_Document segment_.
== Segment start ==
Ford leads $11 billion plan for electric vehicle manufacturing
Ford is making a historic investment in electric vehicle manufacturing with an $11.4 billion plan to build a new EV assembly plant and at least three battery factories, employing nearly 11,000 people.
Why it matters: The plan is an all-in bet on the biggest transformation of the auto industry since the dawn of the horseless carriage more than a century ago.
The big picture: Ford says its plan is the company's largest single manufacturing investment in its 118-year history and the first step in creating a sustainable U.S. supply chain for electric vehicles.
- The vision could also seal the legacy of Bill Ford, the 64-year-old great-grandson of Henry Ford.
Details: Ford is planning a 3,600-acre "mega campus" in Stanton, Tennessee, about 50 miles northeast of Memphis.
- The complex, dubbed Blue Oval City, will be "the largest, most advanced, and efficient facility in Ford’s history," the company says.
== Segment end ==
_Recorded information_.
== Segment start ==
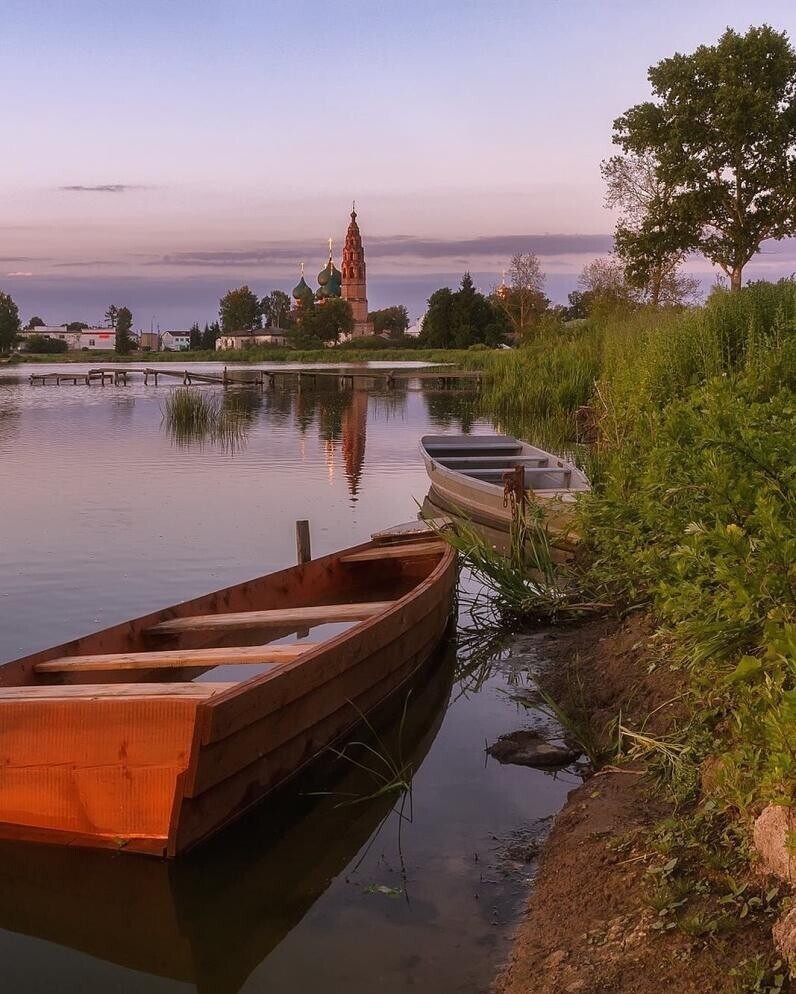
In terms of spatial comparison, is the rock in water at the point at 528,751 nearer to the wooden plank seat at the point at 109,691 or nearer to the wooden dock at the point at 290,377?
== Segment end ==
== Segment start ==
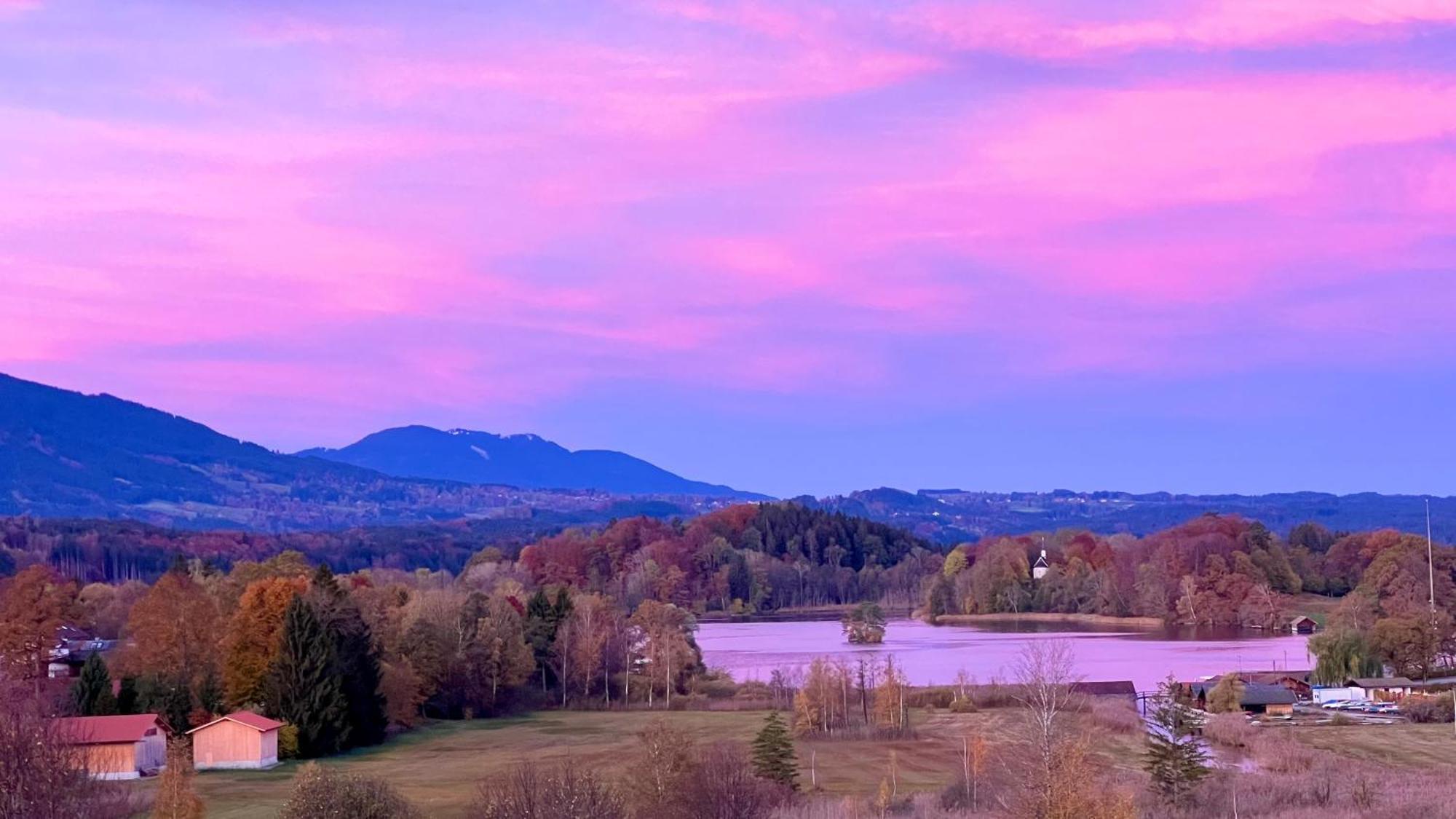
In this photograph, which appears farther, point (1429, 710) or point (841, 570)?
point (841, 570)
== Segment end ==
_The problem_.
Write the next part of the article about Ford's electric vehicle manufacturing plan, picking up after its last sentence rather than from the data.

_Answer below_.
- It will include a battery plant and related supplier facilities as well as a new vehicle assembly plant, where Ford plans to expand production of electric F-series pickup trucks.
In Kentucky, Ford will build twin battery plants in a new complex called BlueOvalSK Battery Park about 50 miles south of Louisville.
- It is a joint venture with Ford's South Korean battery partner, SK Innovation.
- Production of advanced lithium-ion batteries will begin in 2025, to power future Ford and Lincoln EVs.
Context: Ford had been laying the groundwork for Monday's news in a string of recent EV-related announcements.
- The automaker said last week it will partner with battery recycling company Redwood Materials on a domestic supply chain for electric vehicle batteries that relies on closed-loop recycling.
- Redwood will likely build a recycling and processing facility on the Blue Oval City campus, but those details have yet to be shared.
- Ford also said recently it is investing $250 million in Michigan to boost production of its upcoming F-150 Lightning electric pickup to meet soaring demand.
For the time being, at least, Ford — like other automakers — will have to continue importing battery cells and raw materials from Asia, where most battery production is based. But eventually, it aims to create a so-called "circular supply chain" in the U.S. through recycling.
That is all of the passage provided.